PROBLEM DETAILS:
Copy out the records from the line containing "If sorting from" to the line containing "2544 inches", keeping every character as it is.
┌────────
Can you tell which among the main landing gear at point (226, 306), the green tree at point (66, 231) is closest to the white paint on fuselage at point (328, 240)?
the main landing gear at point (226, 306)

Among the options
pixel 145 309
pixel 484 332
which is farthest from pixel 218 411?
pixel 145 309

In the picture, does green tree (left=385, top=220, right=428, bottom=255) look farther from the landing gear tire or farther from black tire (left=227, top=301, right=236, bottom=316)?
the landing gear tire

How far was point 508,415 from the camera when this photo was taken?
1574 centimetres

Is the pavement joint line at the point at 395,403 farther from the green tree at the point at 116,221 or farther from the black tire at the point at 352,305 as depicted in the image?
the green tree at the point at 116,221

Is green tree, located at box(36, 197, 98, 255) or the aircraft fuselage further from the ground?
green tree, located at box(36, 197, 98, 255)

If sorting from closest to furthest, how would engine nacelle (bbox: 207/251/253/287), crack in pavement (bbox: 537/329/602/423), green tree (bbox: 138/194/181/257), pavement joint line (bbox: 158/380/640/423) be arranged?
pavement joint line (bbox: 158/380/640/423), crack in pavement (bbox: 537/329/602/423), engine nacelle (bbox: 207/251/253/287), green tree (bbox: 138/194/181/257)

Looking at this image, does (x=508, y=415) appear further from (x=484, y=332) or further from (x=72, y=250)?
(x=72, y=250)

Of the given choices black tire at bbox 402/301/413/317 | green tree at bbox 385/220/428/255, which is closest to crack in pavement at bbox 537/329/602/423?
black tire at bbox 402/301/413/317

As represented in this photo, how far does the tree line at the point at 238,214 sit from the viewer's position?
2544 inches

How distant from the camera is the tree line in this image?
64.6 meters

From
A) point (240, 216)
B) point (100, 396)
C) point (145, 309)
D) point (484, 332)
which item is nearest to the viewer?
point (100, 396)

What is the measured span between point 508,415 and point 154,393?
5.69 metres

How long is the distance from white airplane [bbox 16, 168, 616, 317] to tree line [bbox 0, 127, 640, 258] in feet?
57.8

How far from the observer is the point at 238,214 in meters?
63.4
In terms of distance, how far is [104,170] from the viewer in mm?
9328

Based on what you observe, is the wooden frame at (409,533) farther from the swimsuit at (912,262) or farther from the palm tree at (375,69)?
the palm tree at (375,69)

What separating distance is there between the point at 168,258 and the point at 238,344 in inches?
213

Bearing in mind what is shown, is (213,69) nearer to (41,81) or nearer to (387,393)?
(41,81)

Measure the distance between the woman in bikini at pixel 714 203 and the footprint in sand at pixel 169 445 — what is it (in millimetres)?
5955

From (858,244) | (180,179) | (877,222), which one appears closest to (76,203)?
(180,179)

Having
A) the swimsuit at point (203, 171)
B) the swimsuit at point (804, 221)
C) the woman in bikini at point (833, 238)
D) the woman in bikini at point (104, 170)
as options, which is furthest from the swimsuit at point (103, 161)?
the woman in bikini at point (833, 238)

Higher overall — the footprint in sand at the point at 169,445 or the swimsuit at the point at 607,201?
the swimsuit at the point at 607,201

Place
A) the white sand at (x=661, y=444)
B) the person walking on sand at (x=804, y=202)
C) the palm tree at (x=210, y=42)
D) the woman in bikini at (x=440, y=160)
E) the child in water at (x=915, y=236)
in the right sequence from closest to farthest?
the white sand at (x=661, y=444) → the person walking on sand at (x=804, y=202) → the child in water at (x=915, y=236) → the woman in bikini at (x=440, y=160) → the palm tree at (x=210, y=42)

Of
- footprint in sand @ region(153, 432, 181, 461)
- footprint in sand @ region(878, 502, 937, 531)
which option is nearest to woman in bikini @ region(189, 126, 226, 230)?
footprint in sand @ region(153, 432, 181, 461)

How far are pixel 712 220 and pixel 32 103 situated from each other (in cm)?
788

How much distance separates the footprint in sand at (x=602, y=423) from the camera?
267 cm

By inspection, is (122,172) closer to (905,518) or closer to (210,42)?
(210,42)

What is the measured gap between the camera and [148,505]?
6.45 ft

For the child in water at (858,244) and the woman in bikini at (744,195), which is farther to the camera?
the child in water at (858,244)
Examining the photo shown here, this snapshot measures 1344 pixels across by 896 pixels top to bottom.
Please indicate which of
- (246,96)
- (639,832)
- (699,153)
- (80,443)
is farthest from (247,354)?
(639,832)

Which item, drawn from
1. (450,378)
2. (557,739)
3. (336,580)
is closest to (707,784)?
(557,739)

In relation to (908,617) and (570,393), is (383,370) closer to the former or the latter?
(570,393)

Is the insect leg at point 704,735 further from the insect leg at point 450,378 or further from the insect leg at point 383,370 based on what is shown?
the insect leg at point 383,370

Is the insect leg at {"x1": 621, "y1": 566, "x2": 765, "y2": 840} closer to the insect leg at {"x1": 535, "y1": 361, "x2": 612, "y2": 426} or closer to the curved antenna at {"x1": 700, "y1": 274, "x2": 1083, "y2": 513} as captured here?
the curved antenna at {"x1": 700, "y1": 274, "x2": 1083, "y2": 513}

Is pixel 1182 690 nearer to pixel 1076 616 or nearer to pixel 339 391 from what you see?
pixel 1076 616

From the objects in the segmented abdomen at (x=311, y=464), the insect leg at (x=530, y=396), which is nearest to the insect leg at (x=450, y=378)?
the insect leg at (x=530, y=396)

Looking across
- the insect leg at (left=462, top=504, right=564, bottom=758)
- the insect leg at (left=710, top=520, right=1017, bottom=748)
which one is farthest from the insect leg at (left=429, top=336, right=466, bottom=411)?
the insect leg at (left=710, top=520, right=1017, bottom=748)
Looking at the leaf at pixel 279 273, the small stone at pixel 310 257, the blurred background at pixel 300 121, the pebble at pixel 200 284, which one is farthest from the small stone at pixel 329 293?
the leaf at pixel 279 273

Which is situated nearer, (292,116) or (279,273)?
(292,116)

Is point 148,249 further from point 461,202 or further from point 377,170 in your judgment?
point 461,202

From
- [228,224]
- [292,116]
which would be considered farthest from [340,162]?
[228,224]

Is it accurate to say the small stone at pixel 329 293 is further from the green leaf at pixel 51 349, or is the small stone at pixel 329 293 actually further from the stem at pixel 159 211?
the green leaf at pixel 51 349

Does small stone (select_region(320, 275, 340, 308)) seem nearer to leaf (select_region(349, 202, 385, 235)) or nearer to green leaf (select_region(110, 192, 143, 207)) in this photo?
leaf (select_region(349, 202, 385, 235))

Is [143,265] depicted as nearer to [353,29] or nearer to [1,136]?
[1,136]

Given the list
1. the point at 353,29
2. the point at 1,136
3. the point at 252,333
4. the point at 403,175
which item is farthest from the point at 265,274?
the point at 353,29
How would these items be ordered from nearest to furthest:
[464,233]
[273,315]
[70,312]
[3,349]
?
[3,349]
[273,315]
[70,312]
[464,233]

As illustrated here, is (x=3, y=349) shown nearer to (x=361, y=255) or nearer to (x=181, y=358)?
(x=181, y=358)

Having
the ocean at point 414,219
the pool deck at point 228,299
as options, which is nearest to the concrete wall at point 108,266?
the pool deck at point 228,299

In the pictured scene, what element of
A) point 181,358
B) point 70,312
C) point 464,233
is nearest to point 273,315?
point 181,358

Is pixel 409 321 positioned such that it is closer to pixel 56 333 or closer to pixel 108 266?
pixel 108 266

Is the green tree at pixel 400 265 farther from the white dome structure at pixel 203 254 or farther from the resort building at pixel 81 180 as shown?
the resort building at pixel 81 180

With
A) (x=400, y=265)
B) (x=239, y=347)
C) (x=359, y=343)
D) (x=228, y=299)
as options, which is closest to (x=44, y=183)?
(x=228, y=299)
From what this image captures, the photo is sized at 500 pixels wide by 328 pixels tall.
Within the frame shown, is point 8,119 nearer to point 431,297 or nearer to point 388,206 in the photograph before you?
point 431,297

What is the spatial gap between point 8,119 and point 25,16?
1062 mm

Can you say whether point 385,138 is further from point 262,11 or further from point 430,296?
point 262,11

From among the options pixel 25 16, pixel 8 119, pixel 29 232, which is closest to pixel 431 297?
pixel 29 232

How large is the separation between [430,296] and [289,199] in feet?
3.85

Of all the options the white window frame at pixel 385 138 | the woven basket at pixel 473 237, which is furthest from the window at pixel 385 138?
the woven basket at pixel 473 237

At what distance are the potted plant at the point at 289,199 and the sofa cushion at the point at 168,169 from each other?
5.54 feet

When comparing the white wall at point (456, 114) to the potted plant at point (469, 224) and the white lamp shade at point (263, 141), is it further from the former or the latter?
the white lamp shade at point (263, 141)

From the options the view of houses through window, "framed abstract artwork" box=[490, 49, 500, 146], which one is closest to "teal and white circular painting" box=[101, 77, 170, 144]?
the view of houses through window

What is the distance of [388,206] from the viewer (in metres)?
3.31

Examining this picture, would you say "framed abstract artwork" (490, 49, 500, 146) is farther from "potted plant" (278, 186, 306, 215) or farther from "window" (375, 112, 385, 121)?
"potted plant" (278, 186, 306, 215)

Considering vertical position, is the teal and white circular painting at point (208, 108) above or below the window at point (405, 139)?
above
└────────
THE RESPONSE:
If sorting from closest to furthest, how would engine nacelle (bbox: 207/251/253/287), crack in pavement (bbox: 537/329/602/423), green tree (bbox: 138/194/181/257), pavement joint line (bbox: 158/380/640/423) be arranged?
pavement joint line (bbox: 158/380/640/423), crack in pavement (bbox: 537/329/602/423), engine nacelle (bbox: 207/251/253/287), green tree (bbox: 138/194/181/257)

Looking at this image, does (x=508, y=415) appear further from (x=484, y=332) or further from (x=72, y=250)?
(x=72, y=250)

Of the given choices black tire at bbox 402/301/413/317 | green tree at bbox 385/220/428/255, which is closest to crack in pavement at bbox 537/329/602/423?
black tire at bbox 402/301/413/317

As represented in this photo, how far does the tree line at the point at 238,214 sit from the viewer's position?
2544 inches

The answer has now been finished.